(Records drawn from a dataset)
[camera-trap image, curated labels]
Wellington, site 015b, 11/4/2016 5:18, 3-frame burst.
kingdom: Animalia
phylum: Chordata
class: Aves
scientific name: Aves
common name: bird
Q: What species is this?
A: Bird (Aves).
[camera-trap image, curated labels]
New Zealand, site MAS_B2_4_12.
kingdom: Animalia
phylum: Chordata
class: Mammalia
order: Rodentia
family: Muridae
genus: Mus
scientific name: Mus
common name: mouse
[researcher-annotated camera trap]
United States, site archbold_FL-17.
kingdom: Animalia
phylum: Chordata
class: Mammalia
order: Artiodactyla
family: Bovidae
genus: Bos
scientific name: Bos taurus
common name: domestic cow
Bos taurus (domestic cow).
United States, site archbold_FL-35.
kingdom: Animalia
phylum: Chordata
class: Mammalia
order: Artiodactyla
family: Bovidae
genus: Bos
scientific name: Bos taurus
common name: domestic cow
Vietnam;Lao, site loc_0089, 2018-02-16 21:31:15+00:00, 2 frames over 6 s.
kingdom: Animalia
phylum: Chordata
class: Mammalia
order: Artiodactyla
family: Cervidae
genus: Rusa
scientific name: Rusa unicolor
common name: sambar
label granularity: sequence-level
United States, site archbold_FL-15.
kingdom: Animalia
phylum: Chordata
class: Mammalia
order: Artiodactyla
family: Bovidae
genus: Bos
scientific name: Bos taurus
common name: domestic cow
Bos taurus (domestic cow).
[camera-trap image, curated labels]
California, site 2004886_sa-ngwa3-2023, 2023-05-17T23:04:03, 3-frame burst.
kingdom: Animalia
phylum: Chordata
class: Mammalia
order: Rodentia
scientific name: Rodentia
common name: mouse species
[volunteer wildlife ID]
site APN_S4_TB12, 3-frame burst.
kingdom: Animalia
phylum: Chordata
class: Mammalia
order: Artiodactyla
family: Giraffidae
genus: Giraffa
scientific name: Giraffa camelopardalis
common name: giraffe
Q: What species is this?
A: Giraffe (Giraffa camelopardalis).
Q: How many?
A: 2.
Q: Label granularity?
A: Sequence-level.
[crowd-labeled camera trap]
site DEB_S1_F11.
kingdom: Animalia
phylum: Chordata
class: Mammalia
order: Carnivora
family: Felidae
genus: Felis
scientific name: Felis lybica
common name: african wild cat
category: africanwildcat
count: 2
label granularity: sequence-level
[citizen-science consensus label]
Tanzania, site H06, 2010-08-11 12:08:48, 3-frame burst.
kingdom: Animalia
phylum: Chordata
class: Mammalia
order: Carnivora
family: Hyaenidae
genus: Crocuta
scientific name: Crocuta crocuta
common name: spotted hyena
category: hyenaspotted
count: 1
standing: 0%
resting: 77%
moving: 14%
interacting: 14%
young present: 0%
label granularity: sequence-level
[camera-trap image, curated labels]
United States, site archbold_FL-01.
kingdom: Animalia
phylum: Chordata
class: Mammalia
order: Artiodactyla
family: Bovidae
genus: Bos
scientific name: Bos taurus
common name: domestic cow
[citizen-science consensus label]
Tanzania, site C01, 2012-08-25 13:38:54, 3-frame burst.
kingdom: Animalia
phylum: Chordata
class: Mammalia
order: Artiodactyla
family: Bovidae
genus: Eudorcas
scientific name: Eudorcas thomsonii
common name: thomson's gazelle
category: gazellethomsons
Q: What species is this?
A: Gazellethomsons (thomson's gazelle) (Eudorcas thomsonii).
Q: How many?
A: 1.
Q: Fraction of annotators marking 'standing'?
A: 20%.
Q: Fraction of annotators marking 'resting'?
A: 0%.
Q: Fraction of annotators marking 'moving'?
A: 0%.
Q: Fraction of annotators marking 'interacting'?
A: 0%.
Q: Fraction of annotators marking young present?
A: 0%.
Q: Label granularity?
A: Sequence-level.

- What is expected -
Word for word, transcribe each of the entries above.

- Response area -
[camera-trap image, curated labels]
Wellington, site 015b, 11/4/2016 5:18, 3-frame burst.
kingdom: Animalia
phylum: Chordata
class: Aves
scientific name: Aves
common name: bird
Q: What species is this?
A: Bird (Aves).
[camera-trap image, curated labels]
New Zealand, site MAS_B2_4_12.
kingdom: Animalia
phylum: Chordata
class: Mammalia
order: Rodentia
family: Muridae
genus: Mus
scientific name: Mus
common name: mouse
[researcher-annotated camera trap]
United States, site archbold_FL-17.
kingdom: Animalia
phylum: Chordata
class: Mammalia
order: Artiodactyla
family: Bovidae
genus: Bos
scientific name: Bos taurus
common name: domestic cow
Bos taurus (domestic cow).
United States, site archbold_FL-35.
kingdom: Animalia
phylum: Chordata
class: Mammalia
order: Artiodactyla
family: Bovidae
genus: Bos
scientific name: Bos taurus
common name: domestic cow
Vietnam;Lao, site loc_0089, 2018-02-16 21:31:15+00:00, 2 frames over 6 s.
kingdom: Animalia
phylum: Chordata
class: Mammalia
order: Artiodactyla
family: Cervidae
genus: Rusa
scientific name: Rusa unicolor
common name: sambar
label granularity: sequence-level
United States, site archbold_FL-15.
kingdom: Animalia
phylum: Chordata
class: Mammalia
order: Artiodactyla
family: Bovidae
genus: Bos
scientific name: Bos taurus
common name: domestic cow
Bos taurus (domestic cow).
[camera-trap image, curated labels]
California, site 2004886_sa-ngwa3-2023, 2023-05-17T23:04:03, 3-frame burst.
kingdom: Animalia
phylum: Chordata
class: Mammalia
order: Rodentia
scientific name: Rodentia
common name: mouse species
[volunteer wildlife ID]
site APN_S4_TB12, 3-frame burst.
kingdom: Animalia
phylum: Chordata
class: Mammalia
order: Artiodactyla
family: Giraffidae
genus: Giraffa
scientific name: Giraffa camelopardalis
common name: giraffe
Q: What species is this?
A: Giraffe (Giraffa camelopardalis).
Q: How many?
A: 2.
Q: Label granularity?
A: Sequence-level.
[crowd-labeled camera trap]
site DEB_S1_F11.
kingdom: Animalia
phylum: Chordata
class: Mammalia
order: Carnivora
family: Felidae
genus: Felis
scientific name: Felis lybica
common name: african wild cat
category: africanwildcat
count: 2
label granularity: sequence-level
[citizen-science consensus label]
Tanzania, site H06, 2010-08-11 12:08:48, 3-frame burst.
kingdom: Animalia
phylum: Chordata
class: Mammalia
order: Carnivora
family: Hyaenidae
genus: Crocuta
scientific name: Crocuta crocuta
common name: spotted hyena
category: hyenaspotted
count: 1
standing: 0%
resting: 77%
moving: 14%
interacting: 14%
young present: 0%
label granularity: sequence-level
[camera-trap image, curated labels]
United States, site archbold_FL-01.
kingdom: Animalia
phylum: Chordata
class: Mammalia
order: Artiodactyla
family: Bovidae
genus: Bos
scientific name: Bos taurus
common name: domestic cow
[citizen-science consensus label]
Tanzania, site C01, 2012-08-25 13:38:54, 3-frame burst.
kingdom: Animalia
phylum: Chordata
class: Mammalia
order: Artiodactyla
family: Bovidae
genus: Eudorcas
scientific name: Eudorcas thomsonii
common name: thomson's gazelle
category: gazellethomsons
Q: What species is this?
A: Gazellethomsons (thomson's gazelle) (Eudorcas thomsonii).
Q: How many?
A: 1.
Q: Fraction of annotators marking 'standing'?
A: 20%.
Q: Fraction of annotators marking 'resting'?
A: 0%.
Q: Fraction of annotators marking 'moving'?
A: 0%.
Q: Fraction of annotators marking 'interacting'?
A: 0%.
Q: Fraction of annotators marking young present?
A: 0%.
Q: Label granularity?
A: Sequence-level.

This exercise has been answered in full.